Charles Cooke of National Review Online explores a current Olympics controversy.
Dan Crenshaw argues that Gwen Berry should be removed from the U.S. Olympic team:
“Representative Dan Crenshaw (R., Texas) is calling for Gwen Berry, a hammer thrower, to be removed from the Olympic team after she turned her back on the American flag and covered her face with a shirt that said ‘Activist Athlete’ during the national anthem on Saturday.
“’We don’t need any more activist athletes,’ Crenshaw said during an appearance on Fox & Friends. ‘She should be removed from the team. The entire point of the Olympic team is to represent the United States of America. It’s the entire point.’”

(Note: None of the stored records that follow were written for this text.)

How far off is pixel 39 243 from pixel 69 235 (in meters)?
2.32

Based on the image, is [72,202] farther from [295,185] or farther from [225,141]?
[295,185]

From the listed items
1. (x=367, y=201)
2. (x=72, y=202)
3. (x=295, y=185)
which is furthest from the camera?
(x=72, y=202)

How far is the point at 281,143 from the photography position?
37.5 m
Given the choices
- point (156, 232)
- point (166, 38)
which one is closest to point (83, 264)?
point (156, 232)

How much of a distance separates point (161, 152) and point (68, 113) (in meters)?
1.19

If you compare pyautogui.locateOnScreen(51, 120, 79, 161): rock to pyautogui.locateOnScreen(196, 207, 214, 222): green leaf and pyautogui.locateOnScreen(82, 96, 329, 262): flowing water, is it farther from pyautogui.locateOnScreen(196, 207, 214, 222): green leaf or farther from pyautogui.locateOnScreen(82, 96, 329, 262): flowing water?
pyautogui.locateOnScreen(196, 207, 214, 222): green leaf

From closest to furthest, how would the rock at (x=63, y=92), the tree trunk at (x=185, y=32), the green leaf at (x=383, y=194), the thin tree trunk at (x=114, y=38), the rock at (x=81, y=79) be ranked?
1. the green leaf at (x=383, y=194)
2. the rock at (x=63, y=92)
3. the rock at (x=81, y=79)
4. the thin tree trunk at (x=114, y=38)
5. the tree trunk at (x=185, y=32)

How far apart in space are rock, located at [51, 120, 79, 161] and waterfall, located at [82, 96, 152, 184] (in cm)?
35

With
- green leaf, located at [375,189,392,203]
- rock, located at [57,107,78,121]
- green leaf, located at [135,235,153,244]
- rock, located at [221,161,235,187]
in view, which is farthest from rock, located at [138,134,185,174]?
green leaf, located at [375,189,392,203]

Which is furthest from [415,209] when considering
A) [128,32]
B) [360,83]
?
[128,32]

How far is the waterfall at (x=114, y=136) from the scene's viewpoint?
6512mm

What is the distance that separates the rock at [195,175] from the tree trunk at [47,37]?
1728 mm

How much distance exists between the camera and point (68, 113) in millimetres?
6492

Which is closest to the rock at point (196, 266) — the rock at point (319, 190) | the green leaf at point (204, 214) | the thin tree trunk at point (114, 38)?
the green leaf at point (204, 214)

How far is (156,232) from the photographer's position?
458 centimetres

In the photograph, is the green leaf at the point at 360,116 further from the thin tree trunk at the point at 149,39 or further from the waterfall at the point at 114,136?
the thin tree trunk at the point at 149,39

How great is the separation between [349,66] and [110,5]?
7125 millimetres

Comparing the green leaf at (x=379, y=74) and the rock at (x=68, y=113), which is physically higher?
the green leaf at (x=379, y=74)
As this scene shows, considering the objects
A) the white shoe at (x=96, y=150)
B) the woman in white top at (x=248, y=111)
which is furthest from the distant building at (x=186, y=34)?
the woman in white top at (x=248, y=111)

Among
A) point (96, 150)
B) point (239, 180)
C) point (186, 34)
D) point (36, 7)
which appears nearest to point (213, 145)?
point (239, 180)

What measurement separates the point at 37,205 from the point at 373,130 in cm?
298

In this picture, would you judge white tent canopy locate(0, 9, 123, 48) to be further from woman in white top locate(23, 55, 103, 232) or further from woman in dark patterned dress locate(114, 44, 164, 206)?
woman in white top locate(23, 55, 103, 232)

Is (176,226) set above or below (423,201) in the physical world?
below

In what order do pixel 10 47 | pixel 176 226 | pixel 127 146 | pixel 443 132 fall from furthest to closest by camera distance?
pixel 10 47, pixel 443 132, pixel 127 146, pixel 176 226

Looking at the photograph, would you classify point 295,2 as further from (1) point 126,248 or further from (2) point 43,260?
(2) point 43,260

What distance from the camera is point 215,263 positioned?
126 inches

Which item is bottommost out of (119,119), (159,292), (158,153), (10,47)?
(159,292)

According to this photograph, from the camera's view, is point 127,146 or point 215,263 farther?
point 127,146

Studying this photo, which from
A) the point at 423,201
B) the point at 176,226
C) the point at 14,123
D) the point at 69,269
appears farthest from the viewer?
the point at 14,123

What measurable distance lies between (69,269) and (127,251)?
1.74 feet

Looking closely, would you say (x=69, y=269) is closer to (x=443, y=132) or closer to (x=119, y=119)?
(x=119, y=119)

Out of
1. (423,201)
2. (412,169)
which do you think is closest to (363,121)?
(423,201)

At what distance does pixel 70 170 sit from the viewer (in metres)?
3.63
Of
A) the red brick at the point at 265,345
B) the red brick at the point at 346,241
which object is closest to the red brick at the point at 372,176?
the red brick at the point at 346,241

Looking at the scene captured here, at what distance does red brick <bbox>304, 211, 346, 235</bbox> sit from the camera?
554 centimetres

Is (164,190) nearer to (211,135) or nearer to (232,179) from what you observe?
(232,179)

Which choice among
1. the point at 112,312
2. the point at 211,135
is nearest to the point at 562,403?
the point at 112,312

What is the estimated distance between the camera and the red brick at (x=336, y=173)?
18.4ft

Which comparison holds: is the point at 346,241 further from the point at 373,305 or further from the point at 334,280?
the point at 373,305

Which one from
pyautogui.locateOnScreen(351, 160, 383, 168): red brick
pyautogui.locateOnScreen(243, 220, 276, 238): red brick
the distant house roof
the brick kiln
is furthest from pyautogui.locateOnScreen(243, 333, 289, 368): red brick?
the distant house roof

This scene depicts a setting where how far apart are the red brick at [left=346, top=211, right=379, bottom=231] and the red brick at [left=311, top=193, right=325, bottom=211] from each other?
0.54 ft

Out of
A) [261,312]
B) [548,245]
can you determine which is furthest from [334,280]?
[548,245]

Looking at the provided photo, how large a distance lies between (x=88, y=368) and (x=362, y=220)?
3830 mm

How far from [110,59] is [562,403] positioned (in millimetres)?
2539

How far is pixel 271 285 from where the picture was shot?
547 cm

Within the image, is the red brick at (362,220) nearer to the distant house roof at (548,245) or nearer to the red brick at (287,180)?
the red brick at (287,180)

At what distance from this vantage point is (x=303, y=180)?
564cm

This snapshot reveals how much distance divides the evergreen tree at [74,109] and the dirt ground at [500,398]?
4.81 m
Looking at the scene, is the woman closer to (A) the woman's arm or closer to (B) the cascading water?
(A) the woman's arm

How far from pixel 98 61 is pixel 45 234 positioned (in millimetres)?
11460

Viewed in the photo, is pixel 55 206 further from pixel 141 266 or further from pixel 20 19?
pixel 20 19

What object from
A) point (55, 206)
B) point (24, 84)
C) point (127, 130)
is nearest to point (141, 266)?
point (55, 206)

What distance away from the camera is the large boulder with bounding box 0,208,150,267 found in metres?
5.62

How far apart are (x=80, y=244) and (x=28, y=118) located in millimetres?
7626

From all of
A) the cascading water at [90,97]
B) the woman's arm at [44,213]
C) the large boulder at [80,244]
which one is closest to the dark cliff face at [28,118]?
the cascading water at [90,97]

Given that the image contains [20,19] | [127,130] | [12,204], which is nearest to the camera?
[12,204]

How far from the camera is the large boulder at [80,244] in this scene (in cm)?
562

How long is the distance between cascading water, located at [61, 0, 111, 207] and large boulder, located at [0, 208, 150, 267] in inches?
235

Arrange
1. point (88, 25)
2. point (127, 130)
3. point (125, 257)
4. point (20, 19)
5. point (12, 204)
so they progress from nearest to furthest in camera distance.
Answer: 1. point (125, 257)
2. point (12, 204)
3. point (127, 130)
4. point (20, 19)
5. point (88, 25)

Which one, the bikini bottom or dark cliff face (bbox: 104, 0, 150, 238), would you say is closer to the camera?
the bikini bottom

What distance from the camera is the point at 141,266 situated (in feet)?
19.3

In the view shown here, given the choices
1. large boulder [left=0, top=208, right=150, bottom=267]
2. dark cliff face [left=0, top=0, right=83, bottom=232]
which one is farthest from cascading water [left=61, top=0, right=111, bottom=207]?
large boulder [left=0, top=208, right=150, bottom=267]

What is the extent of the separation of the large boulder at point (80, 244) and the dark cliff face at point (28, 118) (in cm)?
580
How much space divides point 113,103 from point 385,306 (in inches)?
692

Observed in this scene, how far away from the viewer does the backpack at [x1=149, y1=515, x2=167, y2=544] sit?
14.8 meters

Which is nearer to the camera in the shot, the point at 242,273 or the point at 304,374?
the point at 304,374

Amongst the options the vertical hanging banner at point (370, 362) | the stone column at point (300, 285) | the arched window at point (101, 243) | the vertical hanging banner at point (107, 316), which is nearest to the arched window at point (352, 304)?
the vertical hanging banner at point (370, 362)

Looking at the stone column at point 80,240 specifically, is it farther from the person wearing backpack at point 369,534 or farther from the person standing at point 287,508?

Isn’t Crenshaw self-evidently correct? We’re not talking here about the government punishing Berry for her political opinions. We’re talking about an athletic organization reacting to Berry’s unwillingness to accept the conditions that go along with doing something that is, ultimately, a choice. Competing in the Olympics on behalf of one’s nation is not a condition of citizenship or an unavoidable part of life; it is something that one explicitly elects to do. Like Crenshaw, I do not understand how one can expect to represent the United States while objecting to the anthem and the flag of the United States. It would be akin to expecting to represent the New York Yankees while disavowing the city and refusing to wear pinstripes. We are all free to make decisions, and to justify those decisions however we see fit. We must be free, too, to deal with the consequences. If Berry wishes to compete in the Olympics without the baggage that comes with being an American, she can apply to do so independently.
On the other hand, there is a proper role for politics involving the Olympics. The games’ organizers should stand against rogue nations such as communist China.